To most people, the hardest part about starting a savings plan is getting started. It can be difficult trying to come up with simple strategies that would help you reduce expenses and save money. However, once you get started, it is only a matter of time before you have saved enough to get you started on your financial goals.
If after taking a look at your finances, you feel that the time is right to set up a savings plan, here are 5 important points that would help you get started.
- Keep track of your expenses –
Before you can start to save money, you have to first figure out where it is going to. Very few people bother to keep track of their expenses but the truth is that if you put your mind to it, you can account for every single cent you spend. You can use spreadsheets, personal finance apps, or pen and paper to keep track of where your money is going. Your credit card provider typically sends you a summary of the transactions charged to your credit card every month. You can also use this summary to pinpoint areas of excesses.

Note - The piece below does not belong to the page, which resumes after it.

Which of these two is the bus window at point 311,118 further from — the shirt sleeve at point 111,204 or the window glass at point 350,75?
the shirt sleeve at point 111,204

- Always have a spend limit –
Another important step towards a successful savings plan is to create a spend limit that you will not go over no matter what happens. Every aspect of your monthly budget should fall within the limit you have set for yourself; this will help you avoid overspending. While there is no rule of thumb of how much you should set your expense at, it is advisable to set your spend limit between 70 and 80 percent of your monthly income. This way you will have enough left over to save. Ensure that you factor in regular expenses such as car maintenance and energy bills.
- Compare credit options –
Creating a successful savings plan may involve exploring other credit options. If you travel out of the country a lot, either for business or holiday, you will find out that you pay a lot of charges for foreign transactions and purchases. This can amount to huge savings that can be channeled towards meeting your financial goal. You may have to consider searching for a better credit card deal, such as one that allows you to make interest free international transactions or one with a smaller interest rate.
- Use automated savings –
Automated savings make it possible for you to move money into your savings account whether you want to or not. This is the same system as automated tax debited from your paycheck by the government. While no one likes having the government in their pockets, it makes for a very good system. You simply set an automatic transfer from your current account or the account where your income comes into to your savings account. This way, the amount of money you set will be transferred every month.
- Create an emergency fund –
Most people fail with their savings plan because they fail to create an emergency fund. When an emergency occurs, they are forced to dip into their savings. A good idea is to have a separate account where you transfer small amounts of money every month. This is your emergency fund and should typically come out of the 20% remaining after expenses in step 2 above. In the event of an emergency, you will not need to dip into your savings, but take from your emergency fund to solve whatever problem you are facing.